DATA EXTRACTS: Begin

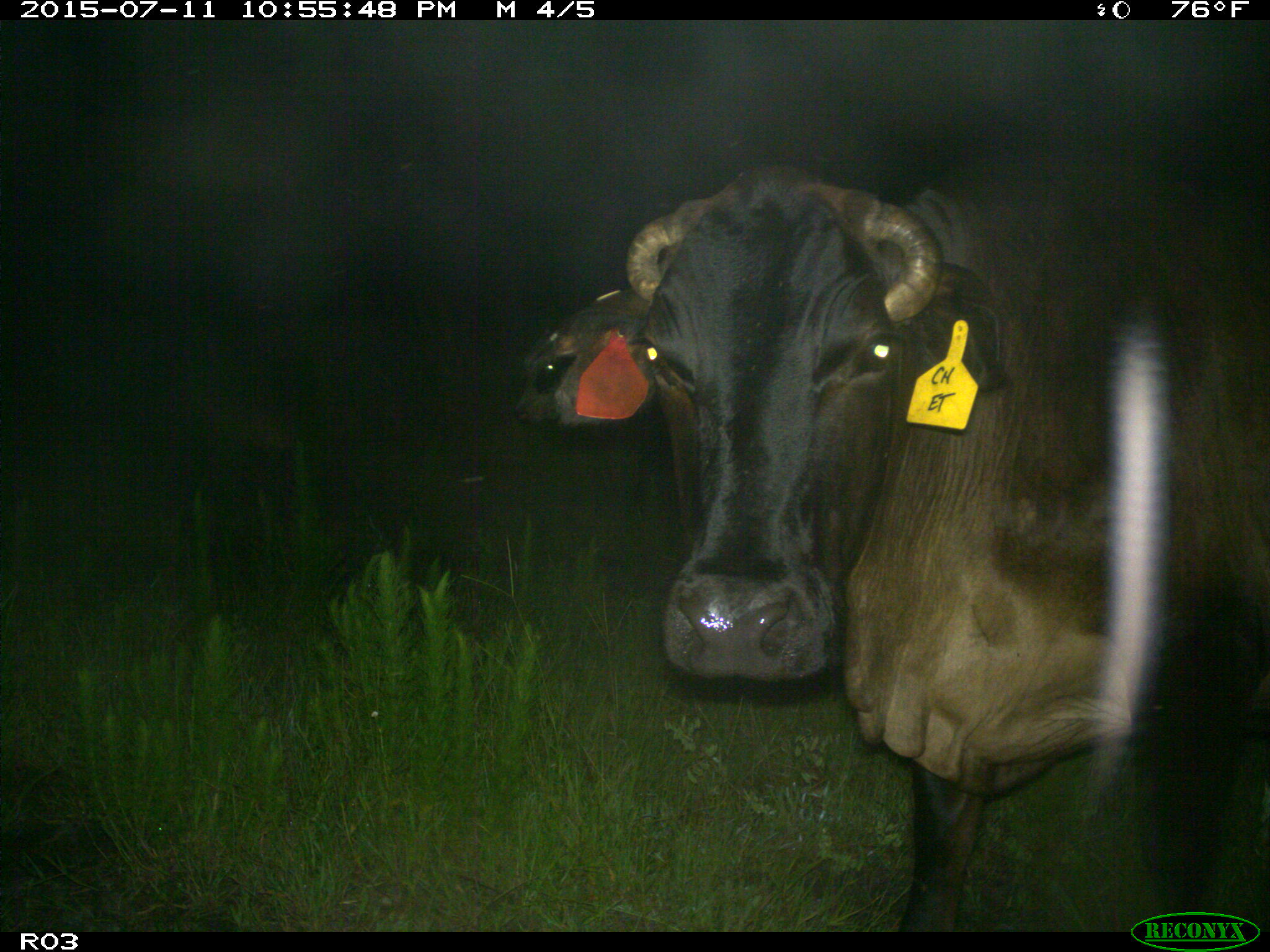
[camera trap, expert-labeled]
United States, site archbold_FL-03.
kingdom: Animalia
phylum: Chordata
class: Mammalia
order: Artiodactyla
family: Bovidae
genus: Bos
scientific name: Bos taurus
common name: domestic cow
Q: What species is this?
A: Bos taurus (domestic cow).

DATA EXTRACTS: End

● **WORK TO COMPLETE**:
Print exactly the lines from the one with "phylum: Chordata" through the end of the data, inclusive.

● **ANSWER BOX**:
phylum: Chordata
class: Mammalia
order: Artiodactyla
family: Bovidae
genus: Bos
scientific name: Bos taurus
common name: domestic cow
Q: What species is this?
A: Bos taurus (domestic cow).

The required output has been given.